Tag Archives: Marina Sirtis

Star Trek: Nemesis (2002, Stuart Baird)

Even though Star Trek: Nemesis is pretty dumb–and it is dumb, not just as a Star Trek movie, but as a movie in and of itself–and it has a lot of problems, the cast gets it through. The cast, the vague “train wreck” quality to some of its missteps (like Jerry Goldsmith either recycling his score from the not “Next Generation” Motion Picture or doing bland action movie music), some surprising pacing competency from otherwise inept director Baird and editor Dallas Puett (Puett’s no good at cutting the action scenes though, which is awkward), it all comes together to be occasionally painful, but ultimately watchable.

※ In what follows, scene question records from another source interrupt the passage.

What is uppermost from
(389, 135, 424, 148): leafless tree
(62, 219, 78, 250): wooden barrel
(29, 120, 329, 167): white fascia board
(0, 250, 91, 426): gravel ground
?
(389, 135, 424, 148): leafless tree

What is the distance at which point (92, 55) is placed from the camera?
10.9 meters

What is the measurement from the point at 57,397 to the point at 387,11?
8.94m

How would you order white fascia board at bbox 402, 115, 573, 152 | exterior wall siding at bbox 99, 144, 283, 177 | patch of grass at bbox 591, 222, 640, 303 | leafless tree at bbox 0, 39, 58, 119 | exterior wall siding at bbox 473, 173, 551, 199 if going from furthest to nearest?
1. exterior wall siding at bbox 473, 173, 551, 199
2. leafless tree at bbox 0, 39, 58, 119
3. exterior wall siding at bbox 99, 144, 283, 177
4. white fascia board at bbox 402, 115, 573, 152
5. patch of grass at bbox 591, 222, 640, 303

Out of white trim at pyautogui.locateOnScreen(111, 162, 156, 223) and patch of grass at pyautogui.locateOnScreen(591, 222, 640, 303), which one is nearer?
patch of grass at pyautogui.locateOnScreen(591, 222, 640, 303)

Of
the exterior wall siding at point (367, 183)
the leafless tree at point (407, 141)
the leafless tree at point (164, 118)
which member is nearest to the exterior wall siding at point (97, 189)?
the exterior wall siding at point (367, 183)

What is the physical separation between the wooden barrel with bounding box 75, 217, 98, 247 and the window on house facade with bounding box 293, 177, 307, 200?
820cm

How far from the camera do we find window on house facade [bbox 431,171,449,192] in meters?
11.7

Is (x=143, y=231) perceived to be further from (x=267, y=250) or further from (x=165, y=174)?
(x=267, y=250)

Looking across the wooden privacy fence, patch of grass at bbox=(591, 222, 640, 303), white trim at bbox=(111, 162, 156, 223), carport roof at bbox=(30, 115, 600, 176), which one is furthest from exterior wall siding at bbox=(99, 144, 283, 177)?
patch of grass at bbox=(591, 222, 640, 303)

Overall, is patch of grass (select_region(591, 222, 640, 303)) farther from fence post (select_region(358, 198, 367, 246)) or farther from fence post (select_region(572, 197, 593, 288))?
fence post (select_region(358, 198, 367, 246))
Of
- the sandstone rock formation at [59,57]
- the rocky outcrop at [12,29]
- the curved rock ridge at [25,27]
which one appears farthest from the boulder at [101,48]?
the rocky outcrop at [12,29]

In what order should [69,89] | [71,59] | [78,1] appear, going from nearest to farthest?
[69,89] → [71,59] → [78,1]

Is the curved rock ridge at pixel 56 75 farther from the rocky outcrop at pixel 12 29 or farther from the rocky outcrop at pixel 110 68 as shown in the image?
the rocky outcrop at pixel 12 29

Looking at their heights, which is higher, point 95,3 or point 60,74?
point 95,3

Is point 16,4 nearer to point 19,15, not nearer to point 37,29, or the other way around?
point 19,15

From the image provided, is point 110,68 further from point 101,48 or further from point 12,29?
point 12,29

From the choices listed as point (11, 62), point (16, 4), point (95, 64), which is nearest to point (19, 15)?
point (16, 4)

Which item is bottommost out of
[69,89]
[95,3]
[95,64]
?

The problem with John Logan’s script is the stupidity. There are no good ideas in Nemesis, not Patrick Stewart having a young clone (played, poorly, by Tom Hardy–but, really, he’s acting opposite a bunch of vampires in Dune costume homages), not Brent Spiner discovering a “beta” version of his android character; maybe Jonathan Frakes and Marina Sirtis playing newlyweds is cute, but only because of their chemistry, not because of the writing.

Oddly, Nemesis looks really good. The CG is excellent. Baird’s one attempt at a planetary action sequence–involving dune buggies–is awful, with shockingly bad photography from Jeffrey L. Kimball (who does fine otherwise). The space battle stuff is good. The space establishing shot stuff is terrible.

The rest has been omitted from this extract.